Forecasting the market is a difficult part of stock market analysis, as forecasting the market has become the most complex task of an analyst. Market forecasts help a trader choose the type of security, when to buy or sell a security, and how much to invest in that security.
The type of analysis used by traders or market analysts falls into two broad categories:
1. Fundamental analysis
2. Technical analysis
Both of the above methods rely on certain insights from various sources of information, analytical data or investment charts.
Fundamental analysis involves an in-depth study of the financial operations, economic condition, assets, debts, management, products, and completion of the business. Thus, fundamental analysis is based on studying the financial and segment information of a company to predict the evolution of the price of its shares. Fundamental analysis is generally useful in long term investments and day traders don't rely on it very much. However, some believe that studying fundamentals and technique simultaneously can yield better results for day trading.
Technical analysis is the method of evacuating securities by analyzing stock charts.

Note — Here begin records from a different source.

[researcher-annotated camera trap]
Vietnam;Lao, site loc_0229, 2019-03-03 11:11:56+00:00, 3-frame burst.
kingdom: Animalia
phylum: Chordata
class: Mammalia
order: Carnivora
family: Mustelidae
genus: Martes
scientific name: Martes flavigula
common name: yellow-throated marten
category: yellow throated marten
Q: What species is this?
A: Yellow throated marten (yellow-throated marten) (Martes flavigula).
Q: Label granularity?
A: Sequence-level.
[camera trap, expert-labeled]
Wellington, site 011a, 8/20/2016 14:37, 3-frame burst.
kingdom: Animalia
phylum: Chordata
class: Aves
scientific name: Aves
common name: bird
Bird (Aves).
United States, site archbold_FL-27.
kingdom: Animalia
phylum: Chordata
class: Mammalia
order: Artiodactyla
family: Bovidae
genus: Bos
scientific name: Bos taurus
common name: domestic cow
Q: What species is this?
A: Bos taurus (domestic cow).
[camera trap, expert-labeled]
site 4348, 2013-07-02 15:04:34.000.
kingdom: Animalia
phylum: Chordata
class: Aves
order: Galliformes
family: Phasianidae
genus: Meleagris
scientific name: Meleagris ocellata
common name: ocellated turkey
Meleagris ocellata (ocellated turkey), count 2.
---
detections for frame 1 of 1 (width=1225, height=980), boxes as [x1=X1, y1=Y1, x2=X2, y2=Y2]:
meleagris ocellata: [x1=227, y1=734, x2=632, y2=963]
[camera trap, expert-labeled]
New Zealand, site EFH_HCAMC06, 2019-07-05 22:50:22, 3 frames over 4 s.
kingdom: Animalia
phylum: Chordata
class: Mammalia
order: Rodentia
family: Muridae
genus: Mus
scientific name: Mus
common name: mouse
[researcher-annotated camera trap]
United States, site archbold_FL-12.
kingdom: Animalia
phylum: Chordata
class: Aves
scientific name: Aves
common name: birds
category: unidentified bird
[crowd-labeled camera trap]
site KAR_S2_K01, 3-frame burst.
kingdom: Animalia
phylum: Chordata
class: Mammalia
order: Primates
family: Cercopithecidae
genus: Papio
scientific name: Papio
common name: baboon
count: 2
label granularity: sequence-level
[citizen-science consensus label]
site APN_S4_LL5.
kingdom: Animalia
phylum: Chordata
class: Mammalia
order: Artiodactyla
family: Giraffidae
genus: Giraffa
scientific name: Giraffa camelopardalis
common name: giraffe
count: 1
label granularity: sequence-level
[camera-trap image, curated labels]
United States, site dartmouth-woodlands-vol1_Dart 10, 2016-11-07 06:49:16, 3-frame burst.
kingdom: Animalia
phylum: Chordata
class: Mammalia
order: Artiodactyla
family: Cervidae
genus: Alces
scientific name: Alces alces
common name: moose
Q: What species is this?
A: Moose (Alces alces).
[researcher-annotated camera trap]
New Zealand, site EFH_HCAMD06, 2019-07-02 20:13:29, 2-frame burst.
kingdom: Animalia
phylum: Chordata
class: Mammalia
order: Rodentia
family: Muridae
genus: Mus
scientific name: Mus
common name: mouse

It includes the analysis of market data, volume and open interest in order to predict the future trend of a stock. Analysts study the past performance of the company and study the charts to analyze if there are any trends in the price of this stock. Information about a stock's price, volume, and other important information can be displayed on a chart. There are various software where the study of such a graph can be done very efficiently and easily to study patterns and trends. These models also help determine when to buy or sell a security.